Alıştırma amacı. Aşağıdaki zeytin ağacı üzerine yazıya göre Sümerler Anadolu'ya ne dermiş?

Seçilen metin.
....

Ne zaman ressam Mehmet Emin Erdoğdu’nun “Zeytin Kadınlar” sergisine gitsem, içimde uzun bir yolculuk başlar zeytin bahçelerine doğru. Zeytin tutkunu bir sanatçı Erdoğdu.

Zeytin kadınların güneş bahçesi
Paul Gauguin'in “İsa Zeytin Bahçesinde” resmi.

İbrahim KARAOĞLU

Halikarnas Balıkçısı’ndan öğrenmiştim, Sümerler “Deniz kenarındaki güneş bahçesi” dermiş Anadolu’ya. Çünkü güneş, ışığının dalga boyundaki en saf renkleri Anadolu’ya dökermiş en çok. Güneşin gülüşünü örtünüp, kendi renklerini eskitmeden, unutmadan; nice kadim uygarlığın beşiği olmuş Anadolu. En eski ağacı zeytin, tarihten de eskidir bu ağaç. Uluslararası saygınlığa sahip “Dünya Zeytin Ansiklopedisi” yazarı Jose M. Blazguez’e göre “Zeytin yetiştiriciliği yaklaşık altı bin yıl önce Anadolu’da başlamıştır.” Anadolu kültürünün en önemli bölümünü, geleneğini oluşturur.

Gümüşi yapraklarından yansıyan Akdeniz ışığıyla hayata gülümseyen, geçmişi ve geleceği yaşam dolu sevinçlerle kutsayan soylu bir ağaç zeytin ağacı. Kimi yazarlara göre “dünyamızı şekillendiren olağanüstü bitkiler”den biri. Palentologlar, elli bin yıl öncesine uzanan geçmişinden söz ediyorlar. Antik çağlara ait kitaplarda en çok zeytinin adı var. O dönemin paralarında yer alan zeytin dalı bereketi yansıtıyor. Barışın simgesi olmuş zeytin dalı. Besin, ısı ve ışık kaynağı olmuş zeytin.

En kadim belleğimizdir mitoloji. Ve mitolojinin en önemli bitkisi zeytin ağacı. Yetiştiği coğrafyanın her yerindeki yaşamın tanığı. “Ölümsüz tanrılarla birlikte anılmış adı.”, “Ölmez Ağaç” ya da “Hayat Ağacı” denilmiş zeytine. Dini kitaplarda, mitolojik öykülerde kutsanmış hep.

....

Verilen bilgiler.
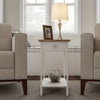 Modern Sofa Side Tea Table Bedside Table Nightstand Wooden Storage Drawer Unit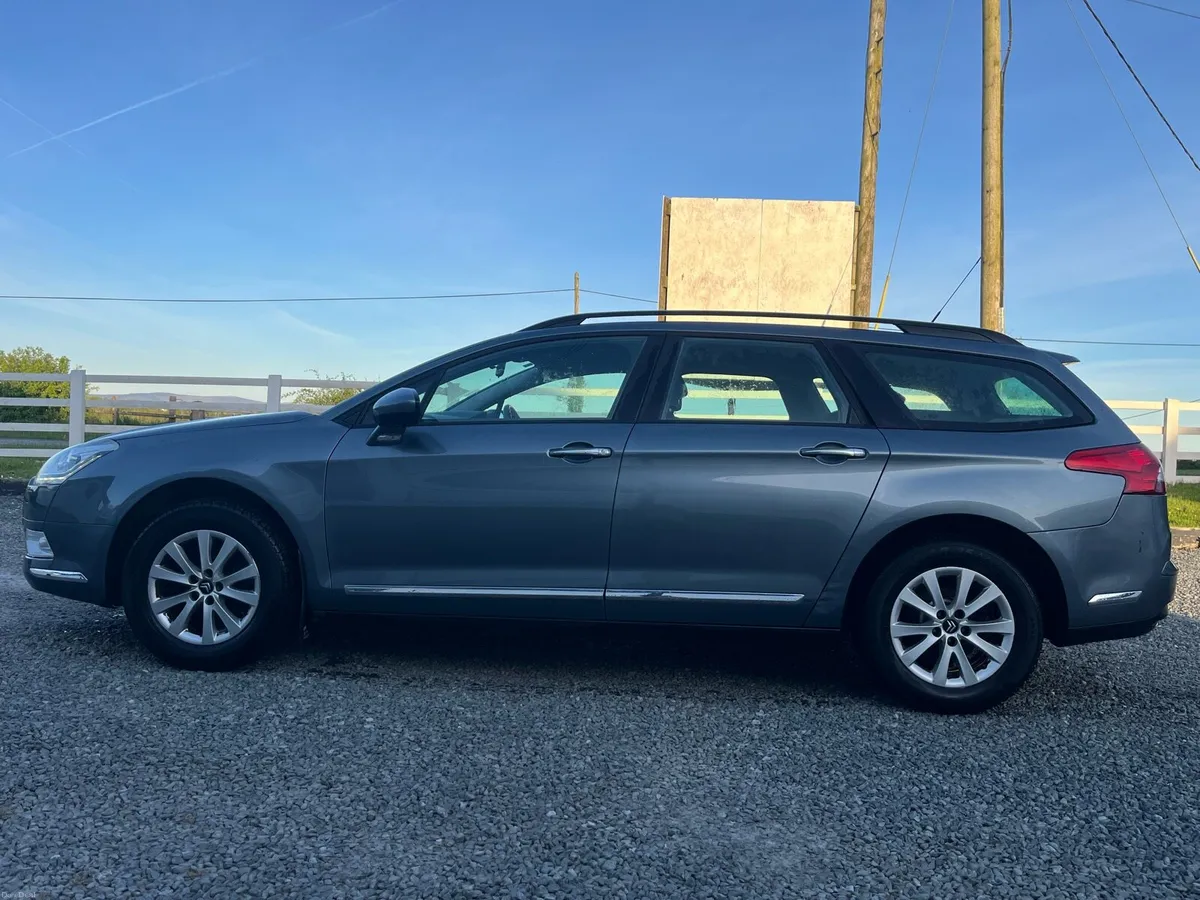 12 Citroen c5 1.6 hdi - New NCT - Image 3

....

Görev yanıtı. "Deniz kenarındaki güneş bahçesi" dermiş.